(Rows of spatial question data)
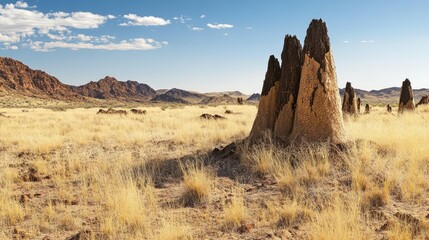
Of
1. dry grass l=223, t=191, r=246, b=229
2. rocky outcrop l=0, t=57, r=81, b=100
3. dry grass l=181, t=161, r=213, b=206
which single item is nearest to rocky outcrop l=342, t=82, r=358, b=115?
dry grass l=181, t=161, r=213, b=206

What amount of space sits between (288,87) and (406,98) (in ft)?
51.7

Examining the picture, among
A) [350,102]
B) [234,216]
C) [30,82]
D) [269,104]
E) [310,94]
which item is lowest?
[234,216]

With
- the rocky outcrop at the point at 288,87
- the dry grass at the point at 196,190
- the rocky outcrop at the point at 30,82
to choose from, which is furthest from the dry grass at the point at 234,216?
the rocky outcrop at the point at 30,82

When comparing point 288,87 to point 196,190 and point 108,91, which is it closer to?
point 196,190

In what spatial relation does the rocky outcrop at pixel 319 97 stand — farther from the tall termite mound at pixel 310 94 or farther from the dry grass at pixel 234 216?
the dry grass at pixel 234 216

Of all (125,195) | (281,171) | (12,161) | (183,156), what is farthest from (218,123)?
(125,195)

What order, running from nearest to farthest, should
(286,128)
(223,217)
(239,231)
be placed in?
(239,231)
(223,217)
(286,128)

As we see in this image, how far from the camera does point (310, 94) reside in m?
9.45

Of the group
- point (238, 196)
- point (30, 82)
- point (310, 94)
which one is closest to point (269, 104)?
point (310, 94)

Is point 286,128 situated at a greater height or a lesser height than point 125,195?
greater

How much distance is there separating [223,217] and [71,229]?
7.26ft

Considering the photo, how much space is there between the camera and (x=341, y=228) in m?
4.70

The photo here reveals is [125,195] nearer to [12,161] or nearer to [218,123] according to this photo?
[12,161]

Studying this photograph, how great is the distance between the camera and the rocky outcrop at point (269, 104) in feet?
35.9
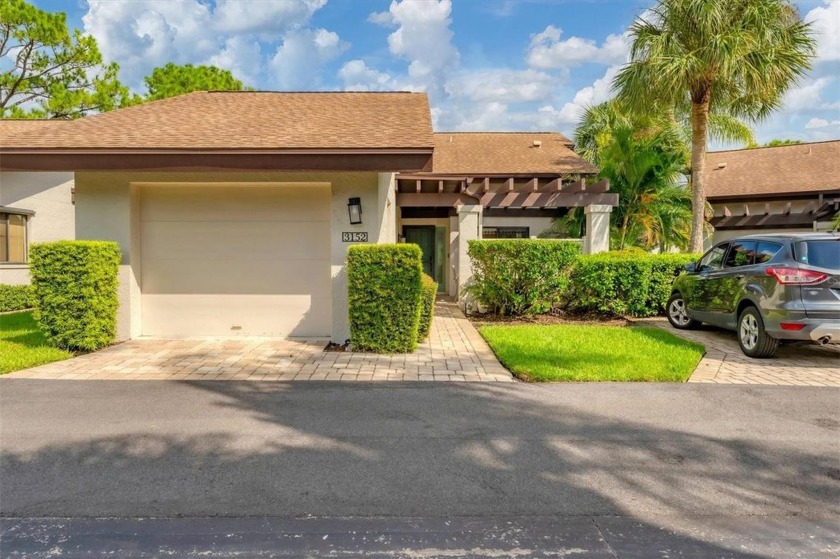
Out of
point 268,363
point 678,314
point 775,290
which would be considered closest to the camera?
point 775,290

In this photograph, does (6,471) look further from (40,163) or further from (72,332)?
(40,163)

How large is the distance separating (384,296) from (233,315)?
3144 mm

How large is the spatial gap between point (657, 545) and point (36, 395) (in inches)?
241

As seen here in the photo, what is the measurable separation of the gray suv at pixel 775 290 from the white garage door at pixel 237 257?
261 inches

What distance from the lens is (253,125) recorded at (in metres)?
8.63

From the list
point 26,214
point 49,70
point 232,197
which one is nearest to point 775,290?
point 232,197

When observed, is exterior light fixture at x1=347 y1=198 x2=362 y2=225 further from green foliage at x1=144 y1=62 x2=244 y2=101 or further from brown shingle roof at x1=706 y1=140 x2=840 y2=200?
green foliage at x1=144 y1=62 x2=244 y2=101

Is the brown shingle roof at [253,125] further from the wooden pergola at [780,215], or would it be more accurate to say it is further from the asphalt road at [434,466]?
the wooden pergola at [780,215]

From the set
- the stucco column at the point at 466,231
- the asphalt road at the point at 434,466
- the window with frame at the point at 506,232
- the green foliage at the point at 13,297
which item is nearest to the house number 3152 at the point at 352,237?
the asphalt road at the point at 434,466

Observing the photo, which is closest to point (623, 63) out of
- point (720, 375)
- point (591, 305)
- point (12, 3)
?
point (591, 305)

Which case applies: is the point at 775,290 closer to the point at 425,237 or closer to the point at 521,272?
the point at 521,272

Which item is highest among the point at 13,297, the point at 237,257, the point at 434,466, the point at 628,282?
the point at 237,257

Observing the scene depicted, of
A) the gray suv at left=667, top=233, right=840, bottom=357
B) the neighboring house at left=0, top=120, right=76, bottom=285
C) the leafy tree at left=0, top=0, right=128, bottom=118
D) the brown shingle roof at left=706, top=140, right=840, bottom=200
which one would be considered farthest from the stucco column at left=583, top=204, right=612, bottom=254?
the leafy tree at left=0, top=0, right=128, bottom=118

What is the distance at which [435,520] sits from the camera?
2.93m
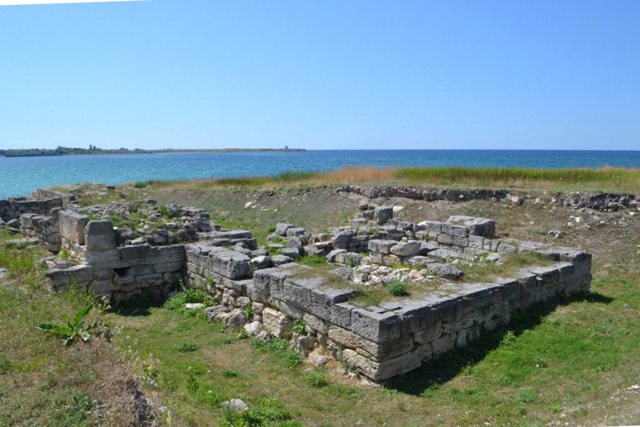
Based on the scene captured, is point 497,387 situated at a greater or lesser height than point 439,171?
lesser

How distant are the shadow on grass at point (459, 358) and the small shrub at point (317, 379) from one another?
2.93ft

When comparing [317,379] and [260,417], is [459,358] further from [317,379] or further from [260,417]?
[260,417]

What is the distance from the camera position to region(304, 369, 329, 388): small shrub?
689cm

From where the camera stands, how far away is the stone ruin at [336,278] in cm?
726

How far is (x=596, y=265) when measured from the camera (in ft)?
43.9

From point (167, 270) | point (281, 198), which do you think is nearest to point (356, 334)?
point (167, 270)

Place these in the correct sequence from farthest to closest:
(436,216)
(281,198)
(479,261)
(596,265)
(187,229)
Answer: (281,198), (436,216), (596,265), (187,229), (479,261)

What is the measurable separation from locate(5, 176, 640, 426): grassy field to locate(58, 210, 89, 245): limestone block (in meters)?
1.33

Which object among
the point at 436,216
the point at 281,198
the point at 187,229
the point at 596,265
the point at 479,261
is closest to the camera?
the point at 479,261

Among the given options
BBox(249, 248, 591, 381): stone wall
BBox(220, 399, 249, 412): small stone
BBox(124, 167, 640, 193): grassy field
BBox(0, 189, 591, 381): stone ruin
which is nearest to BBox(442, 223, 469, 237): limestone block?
BBox(0, 189, 591, 381): stone ruin

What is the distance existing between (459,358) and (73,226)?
9.21 m

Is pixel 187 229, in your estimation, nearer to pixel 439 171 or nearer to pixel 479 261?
pixel 479 261

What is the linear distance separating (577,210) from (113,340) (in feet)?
53.8

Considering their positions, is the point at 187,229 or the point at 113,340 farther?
the point at 187,229
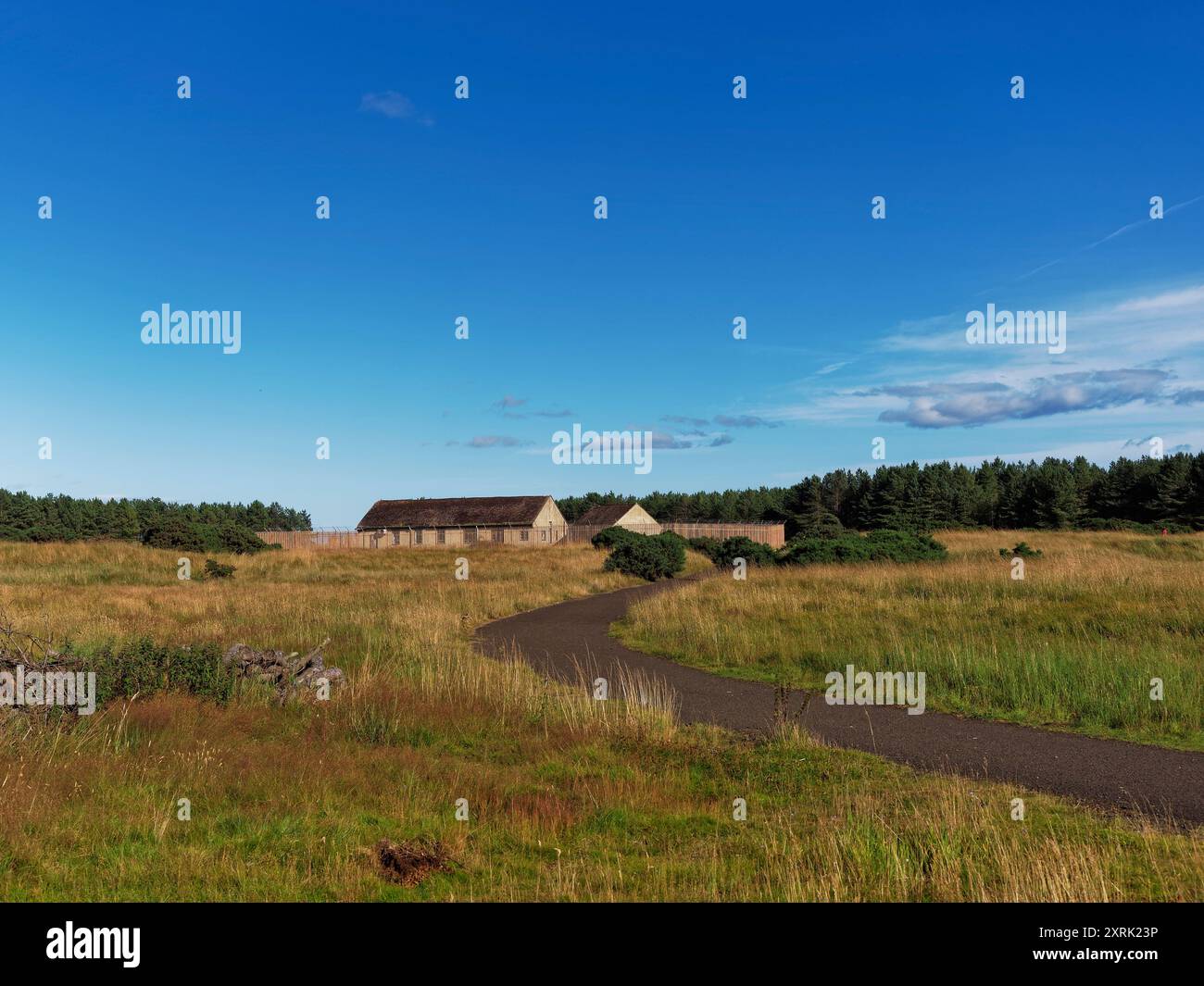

* [GIVEN REQUEST]: Can you copy the material above word for word, starting at the line containing "What is the measurable separation from" and going through the end of the material, leaving out the pictures?

* [SOLUTION TO THIS EXERCISE]:
What is the measurable separation from locate(5, 176, 640, 426): grassy field to locate(58, 210, 89, 245): limestone block (in meters)?
1.33

Which object among
the point at 436,216
the point at 281,198
the point at 187,229
the point at 596,265
the point at 479,261
is closest to the camera?
the point at 479,261

Among the given options
BBox(249, 248, 591, 381): stone wall
BBox(220, 399, 249, 412): small stone
BBox(124, 167, 640, 193): grassy field
BBox(0, 189, 591, 381): stone ruin
which is nearest to BBox(442, 223, 469, 237): limestone block?
BBox(0, 189, 591, 381): stone ruin

What is the distance existing between (459,358) and (73,226)?
9.21 m

Is pixel 187 229, in your estimation, nearer to pixel 439 171 or nearer to pixel 479 261?
pixel 479 261

What is the linear distance separating (577,210) from (113,340) (in feet)?
53.8

Considering their positions, is the point at 187,229 or the point at 113,340 farther?
the point at 187,229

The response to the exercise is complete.